=== Section Start ===

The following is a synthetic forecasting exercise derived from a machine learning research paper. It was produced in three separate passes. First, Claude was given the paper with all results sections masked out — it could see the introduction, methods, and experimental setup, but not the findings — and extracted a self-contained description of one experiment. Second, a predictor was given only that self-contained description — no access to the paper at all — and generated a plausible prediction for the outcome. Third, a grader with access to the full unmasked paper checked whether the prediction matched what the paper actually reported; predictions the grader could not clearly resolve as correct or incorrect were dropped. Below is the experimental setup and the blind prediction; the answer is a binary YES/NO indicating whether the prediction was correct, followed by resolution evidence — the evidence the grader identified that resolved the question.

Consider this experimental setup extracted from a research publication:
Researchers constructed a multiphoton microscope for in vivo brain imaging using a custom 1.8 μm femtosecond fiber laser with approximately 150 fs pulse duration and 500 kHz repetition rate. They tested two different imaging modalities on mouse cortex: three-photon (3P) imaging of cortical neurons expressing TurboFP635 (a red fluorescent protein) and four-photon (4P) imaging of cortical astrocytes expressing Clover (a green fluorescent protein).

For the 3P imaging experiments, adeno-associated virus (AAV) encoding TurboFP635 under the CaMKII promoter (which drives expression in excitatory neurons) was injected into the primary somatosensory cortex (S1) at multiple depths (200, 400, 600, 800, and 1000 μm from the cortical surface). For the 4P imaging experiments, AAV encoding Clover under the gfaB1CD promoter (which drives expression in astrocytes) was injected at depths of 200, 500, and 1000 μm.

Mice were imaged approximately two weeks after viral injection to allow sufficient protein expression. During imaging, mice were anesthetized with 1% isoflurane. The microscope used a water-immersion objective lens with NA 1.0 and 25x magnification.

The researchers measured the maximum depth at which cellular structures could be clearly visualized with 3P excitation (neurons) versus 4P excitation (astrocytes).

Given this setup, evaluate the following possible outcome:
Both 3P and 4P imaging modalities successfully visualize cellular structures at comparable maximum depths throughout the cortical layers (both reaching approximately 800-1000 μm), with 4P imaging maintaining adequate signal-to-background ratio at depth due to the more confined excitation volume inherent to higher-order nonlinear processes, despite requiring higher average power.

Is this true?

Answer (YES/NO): NO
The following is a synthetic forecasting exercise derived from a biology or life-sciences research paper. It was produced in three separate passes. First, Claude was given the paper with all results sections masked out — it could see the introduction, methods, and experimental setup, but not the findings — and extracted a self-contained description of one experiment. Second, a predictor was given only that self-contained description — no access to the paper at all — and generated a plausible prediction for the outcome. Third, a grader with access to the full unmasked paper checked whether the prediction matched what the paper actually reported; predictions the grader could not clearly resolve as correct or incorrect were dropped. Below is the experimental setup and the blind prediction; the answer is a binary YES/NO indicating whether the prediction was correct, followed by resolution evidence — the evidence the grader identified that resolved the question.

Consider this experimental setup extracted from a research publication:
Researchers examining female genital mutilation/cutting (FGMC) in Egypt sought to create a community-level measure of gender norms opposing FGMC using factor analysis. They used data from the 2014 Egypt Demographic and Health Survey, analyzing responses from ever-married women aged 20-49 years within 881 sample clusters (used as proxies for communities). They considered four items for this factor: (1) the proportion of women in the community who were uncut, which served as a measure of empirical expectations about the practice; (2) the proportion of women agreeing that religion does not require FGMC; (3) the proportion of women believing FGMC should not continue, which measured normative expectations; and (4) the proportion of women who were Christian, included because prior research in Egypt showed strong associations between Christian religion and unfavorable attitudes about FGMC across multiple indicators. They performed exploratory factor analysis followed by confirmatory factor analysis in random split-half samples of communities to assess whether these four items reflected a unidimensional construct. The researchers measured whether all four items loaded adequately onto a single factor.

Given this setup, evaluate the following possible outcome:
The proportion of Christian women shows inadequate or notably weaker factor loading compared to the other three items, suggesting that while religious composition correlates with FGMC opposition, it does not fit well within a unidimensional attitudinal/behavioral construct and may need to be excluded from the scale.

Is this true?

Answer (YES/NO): YES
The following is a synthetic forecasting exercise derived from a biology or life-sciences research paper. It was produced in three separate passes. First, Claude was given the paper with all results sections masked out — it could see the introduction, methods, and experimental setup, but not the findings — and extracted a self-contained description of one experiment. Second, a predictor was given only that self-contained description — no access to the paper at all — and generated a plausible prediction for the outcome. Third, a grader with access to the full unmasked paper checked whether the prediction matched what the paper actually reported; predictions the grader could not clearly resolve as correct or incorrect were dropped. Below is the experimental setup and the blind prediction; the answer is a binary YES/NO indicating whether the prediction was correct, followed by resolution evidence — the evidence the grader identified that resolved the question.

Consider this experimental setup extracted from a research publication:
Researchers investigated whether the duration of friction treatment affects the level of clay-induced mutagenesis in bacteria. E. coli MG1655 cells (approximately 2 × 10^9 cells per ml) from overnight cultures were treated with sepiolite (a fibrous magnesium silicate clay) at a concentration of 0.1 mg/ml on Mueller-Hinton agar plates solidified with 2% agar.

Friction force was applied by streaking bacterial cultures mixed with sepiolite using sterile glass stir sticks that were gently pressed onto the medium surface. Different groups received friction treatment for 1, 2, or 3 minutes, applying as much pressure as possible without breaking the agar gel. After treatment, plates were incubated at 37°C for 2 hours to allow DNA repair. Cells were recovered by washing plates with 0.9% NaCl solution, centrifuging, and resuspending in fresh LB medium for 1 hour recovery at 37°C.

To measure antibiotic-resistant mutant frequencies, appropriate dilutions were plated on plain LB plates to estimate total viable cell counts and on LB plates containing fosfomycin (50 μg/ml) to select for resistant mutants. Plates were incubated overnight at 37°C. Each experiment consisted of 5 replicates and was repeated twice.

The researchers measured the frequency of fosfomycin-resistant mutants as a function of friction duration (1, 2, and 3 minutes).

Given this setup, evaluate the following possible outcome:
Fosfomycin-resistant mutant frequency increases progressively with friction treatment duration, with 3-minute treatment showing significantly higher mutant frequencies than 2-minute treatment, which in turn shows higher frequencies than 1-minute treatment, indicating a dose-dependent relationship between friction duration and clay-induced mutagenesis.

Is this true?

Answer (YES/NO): NO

=== Section End ===

## Task instructions:
For this exercise, output exactly the lines above from the line with "Researchers investigated whether" to the line with "The researchers measured the frequency", counting both, and leave out the rest.

## Answer to the problem:
Researchers investigated whether the duration of friction treatment affects the level of clay-induced mutagenesis in bacteria. E. coli MG1655 cells (approximately 2 × 10^9 cells per ml) from overnight cultures were treated with sepiolite (a fibrous magnesium silicate clay) at a concentration of 0.1 mg/ml on Mueller-Hinton agar plates solidified with 2% agar.

Friction force was applied by streaking bacterial cultures mixed with sepiolite using sterile glass stir sticks that were gently pressed onto the medium surface. Different groups received friction treatment for 1, 2, or 3 minutes, applying as much pressure as possible without breaking the agar gel. After treatment, plates were incubated at 37°C for 2 hours to allow DNA repair. Cells were recovered by washing plates with 0.9% NaCl solution, centrifuging, and resuspending in fresh LB medium for 1 hour recovery at 37°C.

To measure antibiotic-resistant mutant frequencies, appropriate dilutions were plated on plain LB plates to estimate total viable cell counts and on LB plates containing fosfomycin (50 μg/ml) to select for resistant mutants. Plates were incubated overnight at 37°C. Each experiment consisted of 5 replicates and was repeated twice.

The researchers measured the frequency of fosfomycin-resistant mutants as a function of friction duration (1, 2, and 3 minutes).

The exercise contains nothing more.